Railway line in China

The Xuzhou–Lanzhou high-speed railway (or Xuzhou–Lanzhou Passenger Dedicated Line) is a high-speed railway in China. It is one of the four vertical and four horizontal passenger dedicated lines in China's medium- and long-term railway planning, and is also part of the Eurasia Continental Bridge corridor of China's "Eight Vertical and Eight Horizontal" network. It consists of the Zhengzhou–Xuzhou high-speed railway, the Zhengzhou–Xi'an high-speed railway, the Xi'an–Baoji high-speed railway and the Baoji–Lanzhou high-speed railway. It is about 1400 km long and connects the northwest, central China and east China. The speed from Xuzhou to Baoji is 350 km/h, and the speed from Baoji to Lanzhou is 250 km/h. The line was fully opened on 9 July 2017.

==History==
In 2004, the Zhengzhou–Xi'an high-speed railway was approved for construction by the State Council. The line started construction on 25 September 2005. It was put into operation on 6 February 2010.

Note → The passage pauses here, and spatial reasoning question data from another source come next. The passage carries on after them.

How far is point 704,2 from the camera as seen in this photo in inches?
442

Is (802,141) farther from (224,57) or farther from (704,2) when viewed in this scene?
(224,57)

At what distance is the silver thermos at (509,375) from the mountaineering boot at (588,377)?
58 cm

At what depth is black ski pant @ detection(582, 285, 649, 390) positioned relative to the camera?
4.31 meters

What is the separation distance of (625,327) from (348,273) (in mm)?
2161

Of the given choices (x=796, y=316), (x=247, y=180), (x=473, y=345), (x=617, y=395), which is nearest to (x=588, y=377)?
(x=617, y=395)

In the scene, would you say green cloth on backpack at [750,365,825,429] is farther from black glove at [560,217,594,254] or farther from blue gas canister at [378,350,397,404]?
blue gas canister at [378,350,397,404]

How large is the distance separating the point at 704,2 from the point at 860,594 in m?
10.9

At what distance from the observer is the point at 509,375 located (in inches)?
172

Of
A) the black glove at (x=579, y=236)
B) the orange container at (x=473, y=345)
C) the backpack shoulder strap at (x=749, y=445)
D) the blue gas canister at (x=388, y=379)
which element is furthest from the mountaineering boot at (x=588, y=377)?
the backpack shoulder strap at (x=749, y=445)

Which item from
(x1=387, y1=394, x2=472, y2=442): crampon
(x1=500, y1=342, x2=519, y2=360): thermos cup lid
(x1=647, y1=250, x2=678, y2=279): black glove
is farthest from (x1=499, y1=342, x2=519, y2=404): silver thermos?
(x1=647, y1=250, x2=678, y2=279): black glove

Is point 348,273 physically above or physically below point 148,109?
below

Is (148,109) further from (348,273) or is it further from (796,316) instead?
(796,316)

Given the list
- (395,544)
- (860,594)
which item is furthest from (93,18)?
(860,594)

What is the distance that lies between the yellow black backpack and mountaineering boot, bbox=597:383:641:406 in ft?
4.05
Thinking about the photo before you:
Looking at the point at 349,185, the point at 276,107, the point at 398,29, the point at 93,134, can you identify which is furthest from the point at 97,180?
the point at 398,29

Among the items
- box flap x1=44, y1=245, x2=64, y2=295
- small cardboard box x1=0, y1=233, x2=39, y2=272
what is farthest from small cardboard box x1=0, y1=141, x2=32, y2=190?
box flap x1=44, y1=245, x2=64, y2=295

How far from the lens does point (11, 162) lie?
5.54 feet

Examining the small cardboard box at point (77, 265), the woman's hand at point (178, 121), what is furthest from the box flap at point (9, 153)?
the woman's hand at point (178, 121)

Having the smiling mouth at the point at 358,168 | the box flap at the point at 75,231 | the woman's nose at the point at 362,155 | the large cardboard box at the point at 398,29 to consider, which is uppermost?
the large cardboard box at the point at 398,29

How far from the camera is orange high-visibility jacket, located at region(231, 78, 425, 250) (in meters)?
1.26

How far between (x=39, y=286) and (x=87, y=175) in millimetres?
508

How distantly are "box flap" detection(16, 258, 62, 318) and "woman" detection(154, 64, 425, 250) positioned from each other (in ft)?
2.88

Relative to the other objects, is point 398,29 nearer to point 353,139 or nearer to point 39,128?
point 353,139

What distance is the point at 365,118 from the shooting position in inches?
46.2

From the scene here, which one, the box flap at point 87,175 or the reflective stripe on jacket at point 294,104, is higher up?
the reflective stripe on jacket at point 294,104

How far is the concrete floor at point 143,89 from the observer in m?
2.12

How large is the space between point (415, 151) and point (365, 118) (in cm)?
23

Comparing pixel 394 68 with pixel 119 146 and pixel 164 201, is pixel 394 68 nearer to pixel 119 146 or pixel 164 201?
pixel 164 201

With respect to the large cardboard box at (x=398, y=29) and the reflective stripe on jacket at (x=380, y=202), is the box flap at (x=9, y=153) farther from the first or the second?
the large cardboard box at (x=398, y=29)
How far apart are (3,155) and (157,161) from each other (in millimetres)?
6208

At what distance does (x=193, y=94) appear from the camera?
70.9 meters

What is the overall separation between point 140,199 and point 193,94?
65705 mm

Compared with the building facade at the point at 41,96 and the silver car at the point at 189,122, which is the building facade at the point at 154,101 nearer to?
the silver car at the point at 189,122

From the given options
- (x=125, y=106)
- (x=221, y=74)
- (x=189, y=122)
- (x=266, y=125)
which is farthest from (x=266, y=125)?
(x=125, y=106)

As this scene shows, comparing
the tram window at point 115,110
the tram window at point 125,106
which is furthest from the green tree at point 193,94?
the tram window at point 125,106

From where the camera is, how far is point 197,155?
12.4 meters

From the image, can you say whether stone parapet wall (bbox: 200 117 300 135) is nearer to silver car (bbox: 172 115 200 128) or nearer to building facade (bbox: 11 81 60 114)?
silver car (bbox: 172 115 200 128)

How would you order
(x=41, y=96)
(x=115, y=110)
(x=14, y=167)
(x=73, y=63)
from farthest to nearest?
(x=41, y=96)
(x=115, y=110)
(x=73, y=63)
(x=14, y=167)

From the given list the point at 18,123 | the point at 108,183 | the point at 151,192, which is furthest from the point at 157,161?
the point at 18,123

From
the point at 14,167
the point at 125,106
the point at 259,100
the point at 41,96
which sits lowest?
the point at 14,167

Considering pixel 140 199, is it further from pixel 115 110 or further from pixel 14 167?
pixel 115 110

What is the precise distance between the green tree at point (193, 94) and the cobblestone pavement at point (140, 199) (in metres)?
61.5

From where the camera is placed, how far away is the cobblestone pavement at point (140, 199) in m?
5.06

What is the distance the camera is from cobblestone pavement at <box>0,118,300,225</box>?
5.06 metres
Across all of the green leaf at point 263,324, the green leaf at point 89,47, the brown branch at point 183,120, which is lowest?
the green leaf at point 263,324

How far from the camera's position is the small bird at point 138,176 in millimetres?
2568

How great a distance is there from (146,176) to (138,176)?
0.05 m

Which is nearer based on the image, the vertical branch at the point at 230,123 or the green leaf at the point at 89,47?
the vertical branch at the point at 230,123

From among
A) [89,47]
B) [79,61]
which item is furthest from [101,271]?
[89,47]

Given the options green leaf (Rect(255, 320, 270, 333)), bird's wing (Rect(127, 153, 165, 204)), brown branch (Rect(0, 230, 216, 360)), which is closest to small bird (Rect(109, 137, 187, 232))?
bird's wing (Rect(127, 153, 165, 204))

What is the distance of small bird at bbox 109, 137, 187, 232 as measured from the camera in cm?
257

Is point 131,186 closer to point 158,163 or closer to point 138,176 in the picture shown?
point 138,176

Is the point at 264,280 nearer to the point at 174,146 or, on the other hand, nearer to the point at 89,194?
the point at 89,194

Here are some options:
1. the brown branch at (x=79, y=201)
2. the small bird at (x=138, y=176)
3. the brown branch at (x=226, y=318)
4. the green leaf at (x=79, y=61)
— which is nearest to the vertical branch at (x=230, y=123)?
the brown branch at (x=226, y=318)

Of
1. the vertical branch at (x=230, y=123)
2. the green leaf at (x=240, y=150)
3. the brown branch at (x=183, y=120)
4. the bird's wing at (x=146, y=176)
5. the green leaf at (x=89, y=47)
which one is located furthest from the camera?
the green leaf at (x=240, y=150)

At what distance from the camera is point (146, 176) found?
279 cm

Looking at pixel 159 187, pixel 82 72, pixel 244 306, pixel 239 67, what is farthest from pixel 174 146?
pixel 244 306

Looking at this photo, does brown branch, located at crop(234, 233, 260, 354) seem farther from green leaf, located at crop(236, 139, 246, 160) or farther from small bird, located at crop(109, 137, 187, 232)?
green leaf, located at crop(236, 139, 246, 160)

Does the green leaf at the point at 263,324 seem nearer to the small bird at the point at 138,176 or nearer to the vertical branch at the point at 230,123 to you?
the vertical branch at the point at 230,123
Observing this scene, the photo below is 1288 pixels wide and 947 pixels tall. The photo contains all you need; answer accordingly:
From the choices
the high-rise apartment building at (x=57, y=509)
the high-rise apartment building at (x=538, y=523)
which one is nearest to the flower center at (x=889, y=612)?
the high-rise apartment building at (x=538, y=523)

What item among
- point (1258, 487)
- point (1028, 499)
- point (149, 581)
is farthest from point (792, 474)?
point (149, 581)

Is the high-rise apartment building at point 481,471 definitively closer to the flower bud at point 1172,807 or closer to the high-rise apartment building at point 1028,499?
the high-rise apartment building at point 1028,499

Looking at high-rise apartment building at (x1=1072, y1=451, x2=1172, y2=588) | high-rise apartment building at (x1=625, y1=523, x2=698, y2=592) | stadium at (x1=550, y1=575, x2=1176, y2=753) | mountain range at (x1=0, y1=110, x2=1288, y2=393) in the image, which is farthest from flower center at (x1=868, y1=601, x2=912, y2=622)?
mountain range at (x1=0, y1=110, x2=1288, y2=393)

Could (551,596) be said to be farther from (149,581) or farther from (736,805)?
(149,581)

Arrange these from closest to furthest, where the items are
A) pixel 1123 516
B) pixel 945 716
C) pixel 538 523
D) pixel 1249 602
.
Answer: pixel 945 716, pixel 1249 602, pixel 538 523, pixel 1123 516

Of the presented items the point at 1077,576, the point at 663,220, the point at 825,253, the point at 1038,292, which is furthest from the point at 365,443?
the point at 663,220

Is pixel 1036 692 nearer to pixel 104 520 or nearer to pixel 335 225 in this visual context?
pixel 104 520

Construction of the Xi'an–Baoji HSR began on 28 November 2009. On 19 October 2012, the Shaanxi section of line started construction, and the Gansu section started construction the next day. The line was put into operation on 28 December 2013.

In 2012, the feasibility study report of the Zhengzhou–Xuzhou HSR passed the review of the Ministry of Railways. Construction of the line started on 26 December 2012. The line was put into operation on 10 September 2016.

Construction of the Baoji–Lanzhou HSR started in October 2012. The line was put into operation on 9 July 2017. This completed the Xuzhou-Lanzhou high-speed line.